The Hartford Courant
You'd think that being a gorgeous, charming, sophisticated young princess fully accessorized right down to having an adoring, healthy and attentive young king-to-be at one's side would have solved most problems, wouldn't you?
I've had plenty of off-days when any combination of those elements -- gorgeous, charming, king-to-be at my side -- would have gone a long way toward cheering me up.
But we've learned this week that even Kate Middleton isn't enviable -- at least not all the time.
This week's collective cultural copping of a feel has transformed the Duchess of Cambridge into merely a pair of breasts, the holder of the Royal Rack. Gone from sight and sound are the young woman's good works and bon mots; eclipsed are the dazzling smiles and apparently affectionate interactions with her delighted audiences in Britain and abroad.

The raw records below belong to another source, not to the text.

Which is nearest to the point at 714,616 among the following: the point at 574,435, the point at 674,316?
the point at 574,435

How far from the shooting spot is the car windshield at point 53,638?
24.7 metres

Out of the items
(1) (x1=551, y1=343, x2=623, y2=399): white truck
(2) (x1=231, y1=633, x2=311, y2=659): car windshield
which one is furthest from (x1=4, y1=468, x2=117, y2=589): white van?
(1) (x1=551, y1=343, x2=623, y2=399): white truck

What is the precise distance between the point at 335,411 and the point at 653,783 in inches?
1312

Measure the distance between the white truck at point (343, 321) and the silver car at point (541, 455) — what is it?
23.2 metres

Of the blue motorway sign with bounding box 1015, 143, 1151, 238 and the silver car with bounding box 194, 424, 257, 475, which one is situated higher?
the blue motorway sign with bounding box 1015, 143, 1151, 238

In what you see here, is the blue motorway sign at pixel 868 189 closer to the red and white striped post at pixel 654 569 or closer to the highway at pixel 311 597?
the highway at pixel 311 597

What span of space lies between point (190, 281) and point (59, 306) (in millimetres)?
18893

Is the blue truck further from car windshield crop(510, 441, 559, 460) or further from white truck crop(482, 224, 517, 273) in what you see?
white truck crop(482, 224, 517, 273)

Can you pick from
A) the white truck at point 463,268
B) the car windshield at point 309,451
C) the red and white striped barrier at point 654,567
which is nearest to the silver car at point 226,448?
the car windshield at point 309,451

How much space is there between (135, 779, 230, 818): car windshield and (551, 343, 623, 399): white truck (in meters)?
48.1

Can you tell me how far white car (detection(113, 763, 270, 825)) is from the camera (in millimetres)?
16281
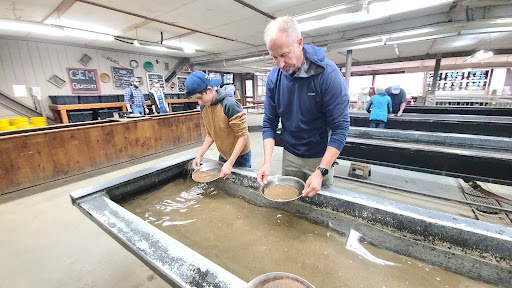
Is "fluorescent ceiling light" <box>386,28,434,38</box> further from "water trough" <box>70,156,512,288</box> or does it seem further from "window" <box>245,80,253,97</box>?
"window" <box>245,80,253,97</box>

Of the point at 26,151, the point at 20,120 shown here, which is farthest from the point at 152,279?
the point at 20,120

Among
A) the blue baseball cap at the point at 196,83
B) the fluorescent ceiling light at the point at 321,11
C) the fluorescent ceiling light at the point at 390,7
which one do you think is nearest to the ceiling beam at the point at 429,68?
the fluorescent ceiling light at the point at 390,7

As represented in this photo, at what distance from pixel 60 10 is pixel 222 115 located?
445 centimetres

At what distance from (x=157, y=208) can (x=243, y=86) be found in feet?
45.4

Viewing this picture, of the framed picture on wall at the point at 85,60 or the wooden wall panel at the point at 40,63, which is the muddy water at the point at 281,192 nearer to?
the wooden wall panel at the point at 40,63

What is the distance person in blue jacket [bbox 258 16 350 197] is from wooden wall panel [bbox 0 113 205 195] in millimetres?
3546

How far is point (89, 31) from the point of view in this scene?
4742 millimetres

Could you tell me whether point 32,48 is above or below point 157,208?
above

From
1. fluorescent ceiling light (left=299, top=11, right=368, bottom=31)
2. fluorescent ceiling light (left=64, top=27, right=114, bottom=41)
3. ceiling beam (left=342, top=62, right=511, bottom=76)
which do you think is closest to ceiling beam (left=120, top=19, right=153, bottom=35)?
fluorescent ceiling light (left=64, top=27, right=114, bottom=41)

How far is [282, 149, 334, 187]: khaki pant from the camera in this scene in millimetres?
1463

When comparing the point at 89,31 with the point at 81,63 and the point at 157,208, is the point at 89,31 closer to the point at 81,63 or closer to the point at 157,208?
the point at 81,63

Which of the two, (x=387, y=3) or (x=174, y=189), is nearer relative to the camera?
(x=174, y=189)

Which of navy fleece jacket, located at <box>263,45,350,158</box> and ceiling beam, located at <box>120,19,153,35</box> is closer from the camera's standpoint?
navy fleece jacket, located at <box>263,45,350,158</box>

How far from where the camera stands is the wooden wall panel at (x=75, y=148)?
290 centimetres
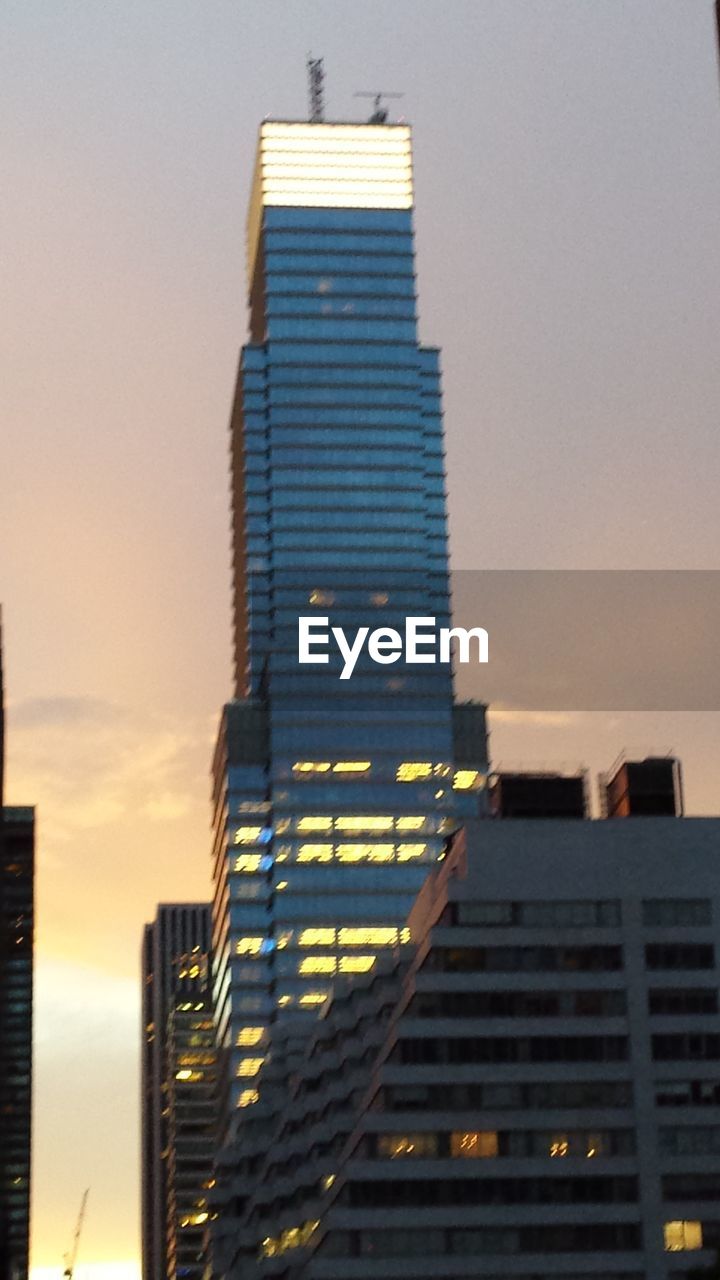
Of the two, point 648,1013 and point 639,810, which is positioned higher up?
point 639,810

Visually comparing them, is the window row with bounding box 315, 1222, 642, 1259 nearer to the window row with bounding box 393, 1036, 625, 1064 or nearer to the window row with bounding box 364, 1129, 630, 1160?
the window row with bounding box 364, 1129, 630, 1160

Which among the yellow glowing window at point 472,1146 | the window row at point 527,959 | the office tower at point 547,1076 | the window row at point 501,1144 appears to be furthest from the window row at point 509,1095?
the window row at point 527,959

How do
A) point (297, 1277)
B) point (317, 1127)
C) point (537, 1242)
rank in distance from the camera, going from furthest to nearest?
point (317, 1127) < point (297, 1277) < point (537, 1242)

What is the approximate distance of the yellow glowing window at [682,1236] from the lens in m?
164

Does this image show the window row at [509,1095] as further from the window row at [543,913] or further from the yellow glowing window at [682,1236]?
the window row at [543,913]

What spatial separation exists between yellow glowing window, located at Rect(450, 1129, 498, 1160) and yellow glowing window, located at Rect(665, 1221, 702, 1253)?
47.2 ft

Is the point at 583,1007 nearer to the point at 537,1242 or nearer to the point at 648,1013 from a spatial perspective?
the point at 648,1013

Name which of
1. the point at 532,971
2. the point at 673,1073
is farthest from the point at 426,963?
the point at 673,1073

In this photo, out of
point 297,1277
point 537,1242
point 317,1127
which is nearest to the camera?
point 537,1242

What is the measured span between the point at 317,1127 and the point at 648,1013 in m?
34.5

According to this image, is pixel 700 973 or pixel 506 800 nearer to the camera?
pixel 700 973

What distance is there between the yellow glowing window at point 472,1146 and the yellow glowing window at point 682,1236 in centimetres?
1439

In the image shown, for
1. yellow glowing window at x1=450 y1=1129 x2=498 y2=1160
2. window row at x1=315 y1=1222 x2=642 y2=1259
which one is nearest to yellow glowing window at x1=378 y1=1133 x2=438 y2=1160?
yellow glowing window at x1=450 y1=1129 x2=498 y2=1160

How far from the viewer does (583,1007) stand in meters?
172
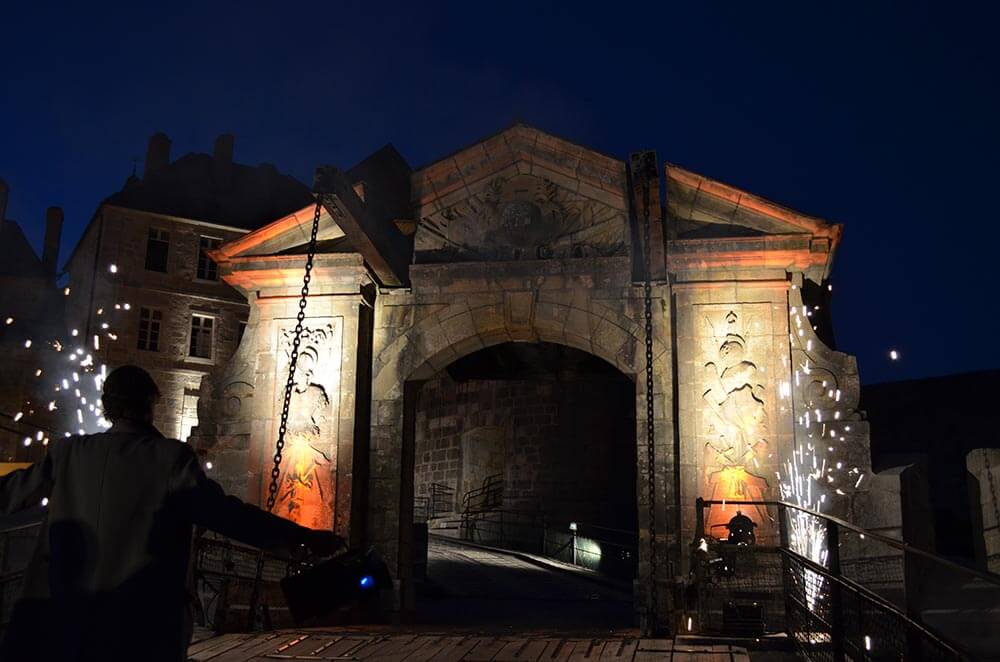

She's been reduced to a just another girl gone wild, a young woman without a bathing suit top sunning herself on a deck. She could be a Page Three girl from the English tabloids or a cast member from Jersey Shore.
The paparazzi wanted to get those photographs of Middleton because she's "somebody." Yet the effect of being photographed in such a way is to be cut down to size: to be made into "any body," to be made into an object. Finally, it is to be treated like nobody at all: just a pair of breasts and a behind.
Mostly people seemed disappointed that there weren't little crowns on her, or some other distinguishing features. 32B or 32 not to be?
Ask any woman when she was first reduced to body parts -- as if being evaluated by Perdue for sale by the pound -- and she'll tell you. Most of us remember.
Mine was when I was walking home from school by myself in the eighth grade. I was wearing a new pea coat I'd bought with baby-sitting money. This was the early 1970s and I looked more like a stowaway from Palermo than a chorus girl; I looked like the old cartoon character "Dondi" except with longer hair.
Whether it was the hair or the coat, it was enough to get me noticed by a Monte Carlo filled with high school guys who drove by and shouted really dirty stuff. Really. Dirty.
I was deeply ashamed of myself. And that's the part that still gets me: I didn't do anything. Why should I have been embarrassed? The guys were the morons. They were the ones engaged in nasty behavior. If their mothers heard what they said, they would have hit them over the head with frying pans -- and not just once.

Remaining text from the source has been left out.